4,5,4671,4671,245494,1356,743273567,9780743000000.0,F. Scott Fitzgerald,1925.0,The Great Gatsby,...,2683664,2773745,51992,86236,197621,606158,936012,947718,https://images.gr-assets.com/books/1490528560m...,https://images.gr-assets.com/books/1490528560s...


In [5]:
books = books[['id','title','authors']]

In [6]:
books.rename(columns = {'id':'book_id'}, inplace = True) 

In [7]:
books.head()

Unnamed: 0,book_id,title,authors
0,1,"The Hunger Games (The Hunger Games, #1)",Suzanne Collins
1,2,Harry Potter and the Sorcerer's Stone (Harry P...,"J.K. Rowling, Mary GrandPré"
2,3,"Twilight (Twilight, #1)",Stephenie Meyer
3,4,To Kill a Mockingbird,Harper Lee
4,5,The Great Gatsby,F. Scott Fitzgerald


In [8]:
#Removing the subtitle-title inside brackets from the 'title' column
books['title'] = books.title.str.replace(r"\(.*\)",'')

In [9]:
#Remove white space at the end of string
books.title = books.title.str.rstrip()

In [10]:
books.head()

Unnamed: 0,book_id,title,authors
0,1,The Hunger Games,Suzanne Collins
1,2,Harry Potter and the Sorcerer's Stone,"J.K. Rowling, Mary GrandPré"
2,3,Twilight,Stephenie Meyer
3,4,To Kill a Mockingbird,Harper Lee
4,5,The Great Gatsby,F. Scott Fitzgerald


### Preprocessing ratings dataframe

In [11]:
ratings.head()

Unnamed: 0,book_id,user_id,rating
0,1,314,5
1,1,439,3
2,1,588,5
3,1,1169,4
4,1,1185,4


In [12]:
ratings.shape

(981756, 3)

In [13]:
#Getting unique users count
number_of_users = ratings['user_id'].unique()
len(number_of_users)

53424

In [14]:
#Getting unique books count
number_of_books = ratings['book_id'].unique()
len(number_of_books)

10000

### Let's start to recommend new books to particular user:

In [15]:
#Add book_id to the inserted user info
def get_books_info(user_info):
    #Adding history of books read by user in the past as a input
    books_info = pd.DataFrame(user_info)
    
    #Filtering out the books by title
    books_info_id = books[books['title'].isin(books_info['title'].tolist())]

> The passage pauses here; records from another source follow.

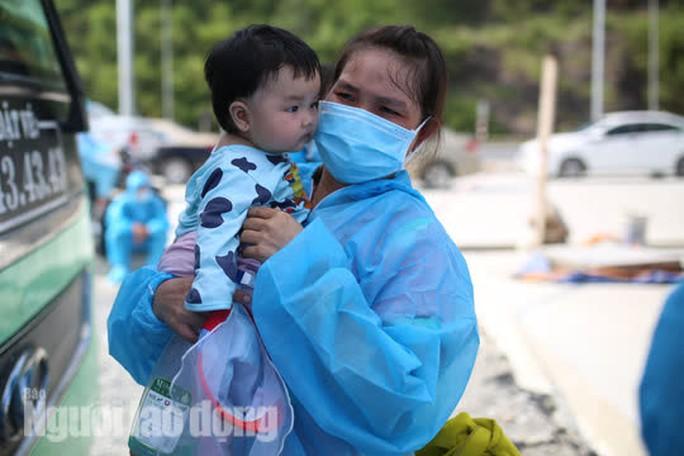 Đà Nẵng có xe khách chở miễn phí người dân từ phía Nam về quê - Ảnh 3.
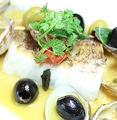 料理メニュー写真桜鯛のアクアパッツァ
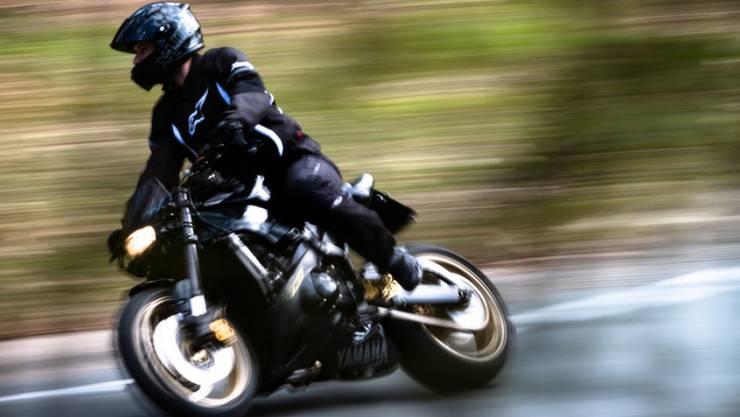 Ein Lernfahrer wurde innerorts mit 92 km/h erwischt. (Archivbild/Symbolbild)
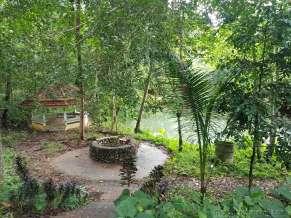 Phum Duang 川のほとり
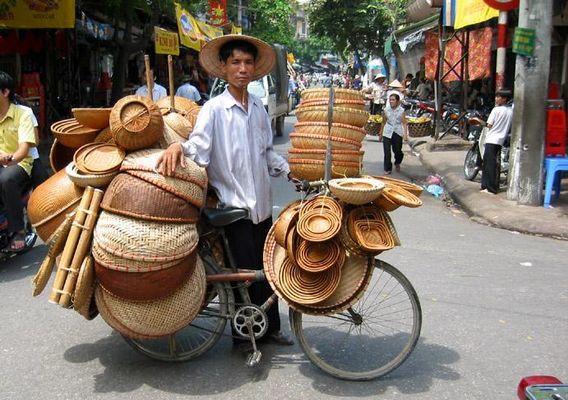 Mobiler Straßenhändler in der Altstadt von Hanoi
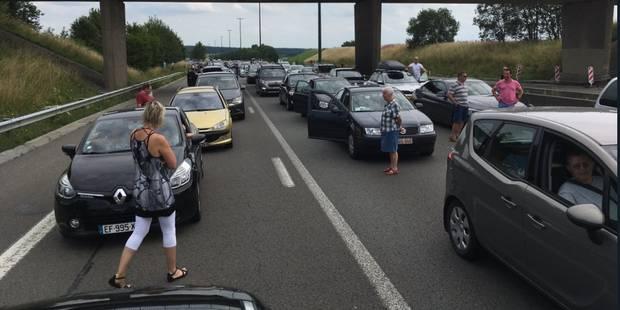 La E411 fermée jusque lundi midi: des automobilistes jouent au tennis sur l'autoroute (VIDÉO) - La DH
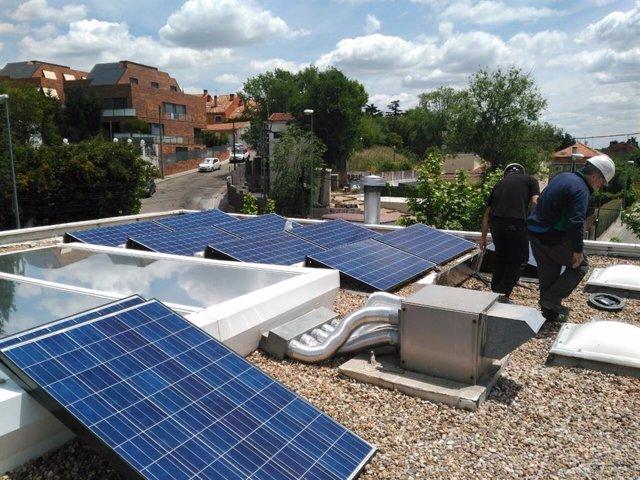 Paneles solares, energía limpia, energía verde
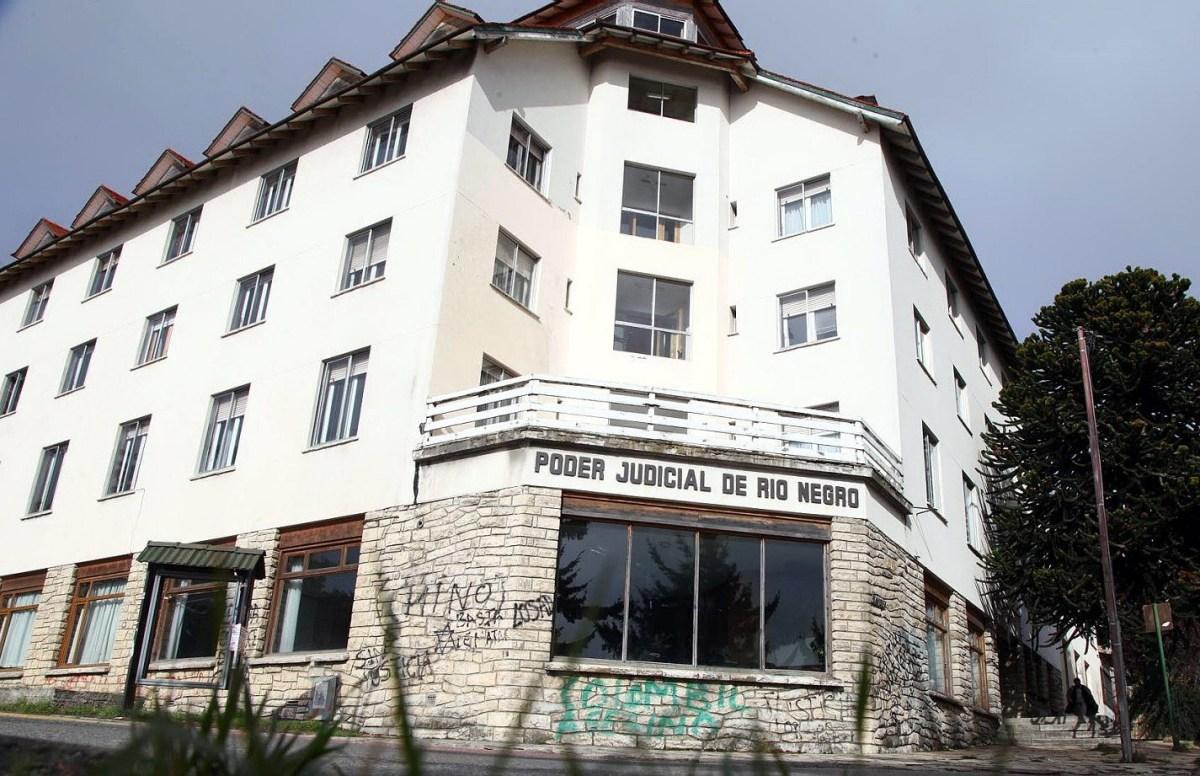 El Foyel: el Juez rechazó el pedido de desalojo del Fiscal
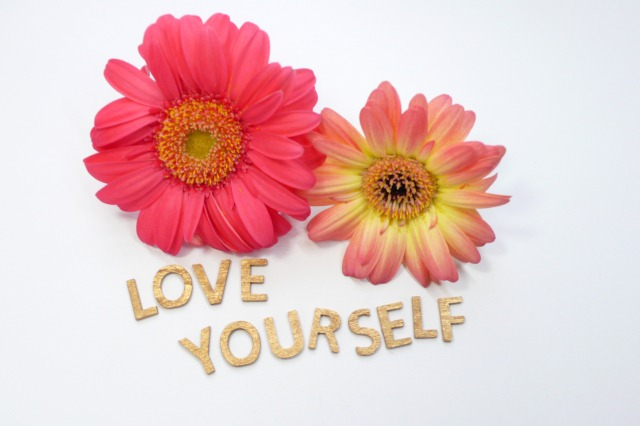 自己肯定感が高い人はやっている。自分で自分を褒めて自尊心を高めよう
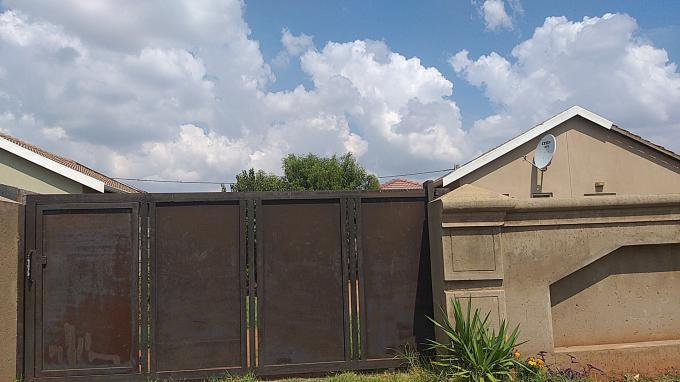 Standard Bank EasySell 2 Bedroom House for Sale in Vredebos - MR182673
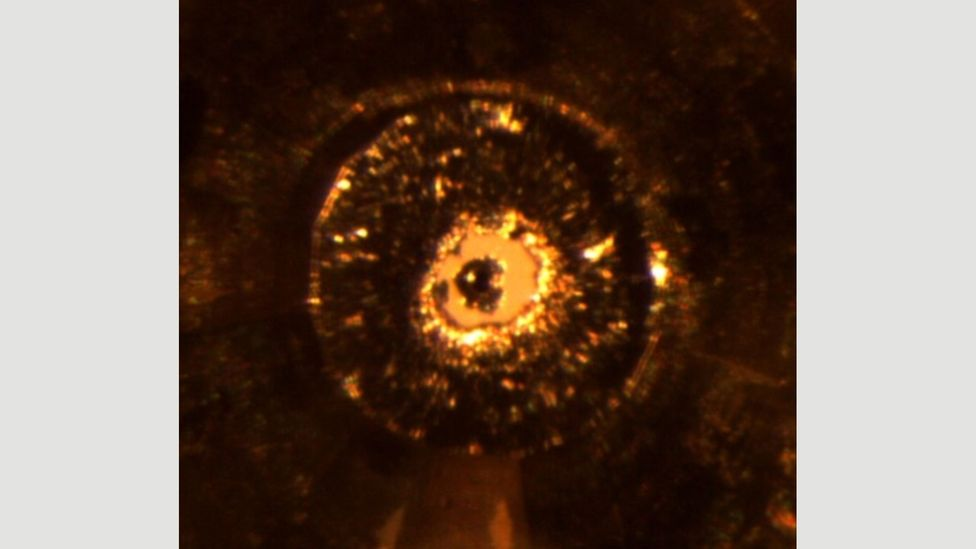 The view of a sample being crushed inside a pressure chamber of the diamond anvil cell (credit Natalia Dubrovinskaia et al/Scientific Advances)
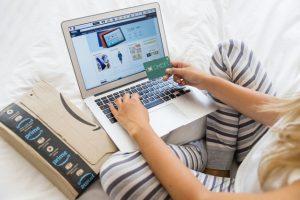 Adolescente usando tarjeta de crédito
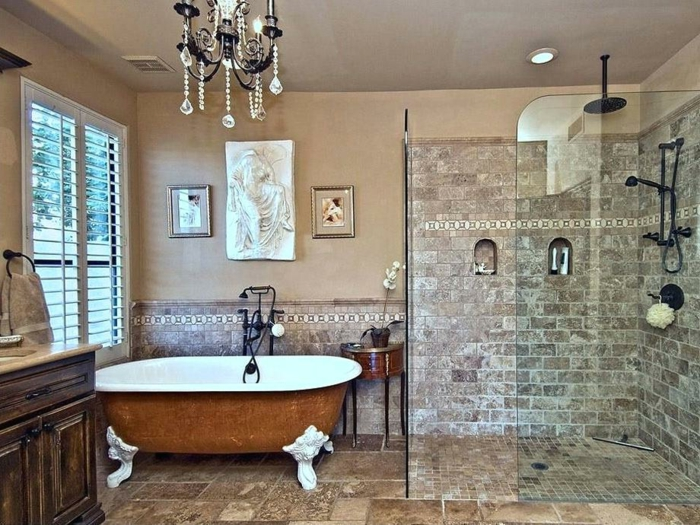 baignoire style ancien pattes de lion, plafonnier pampilles, douche à l'italienne, meuble avec placards en bois, sol travertin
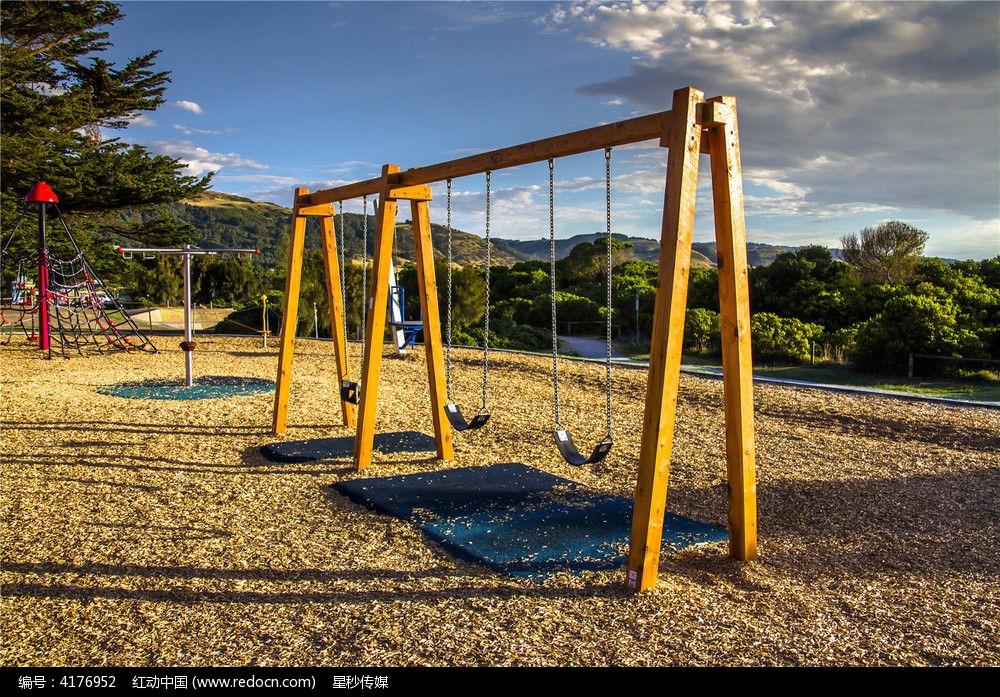 澳洲的户外儿童游乐场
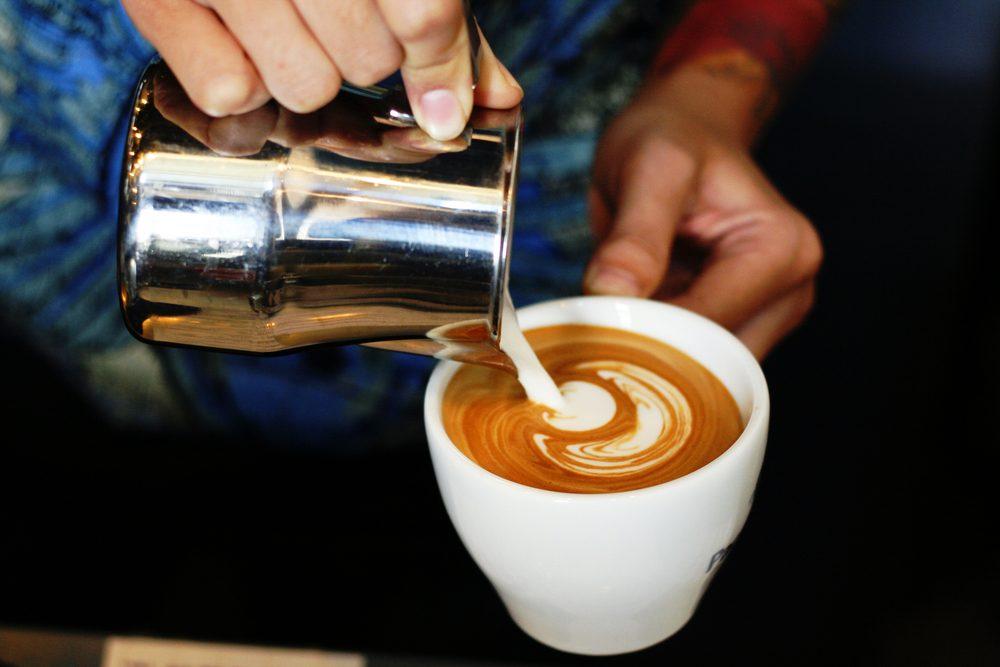 Pour couper des calories, mettez du lait dans votre café plutôt que de la crème.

    #Merging to get the book Id.
    books_info = pd.merge(books_info_id, books_info)

    return books_info

In [16]:
#let's select the subgroup of users. 
user_subset_group = pd.DataFrame()

def get_user_subset_group(books_info):
    #Obtaining a list of users who have read the same books
    user_subset = ratings[ratings['book_id'].isin(books_info['book_id'].tolist())]
    
    #Group up the rows by user id
    user_subset_group = user_subset.groupby(['user_id'])
    
    #Let's sort these groups too, so users who read common books with input have a higher priority
    user_subset_group = sorted(user_subset_group,  key=lambda x: len(x[1]), reverse=True)
    
    #This limit(0-100) is set because we do not want to waste too much time on every user
    user_subset_group = user_subset_group[0:100]
    
    return user_subset_group

In [17]:
pearson_correlation = {}

def get_pearson_correlation(user_subset_group, books_info):
    #For every user group in our subset
    for name, group in user_subset_group:

        #Let's start by sorting the input and current user group
        group = group.sort_values(by='book_id')
        books_info = books_info.sort_values(by='book_id')

        nratings = len(group)

        #Get the review scores for the movies that they both have in common
        temp = books_info[books_info['book_id'].isin(group['book_id'].tolist())]

        #Store them in a temporary variable
        temp_ratinglist = temp['rating'].tolist()

        #Store the current user group ratings
        temp_grouplist = group['rating'].tolist()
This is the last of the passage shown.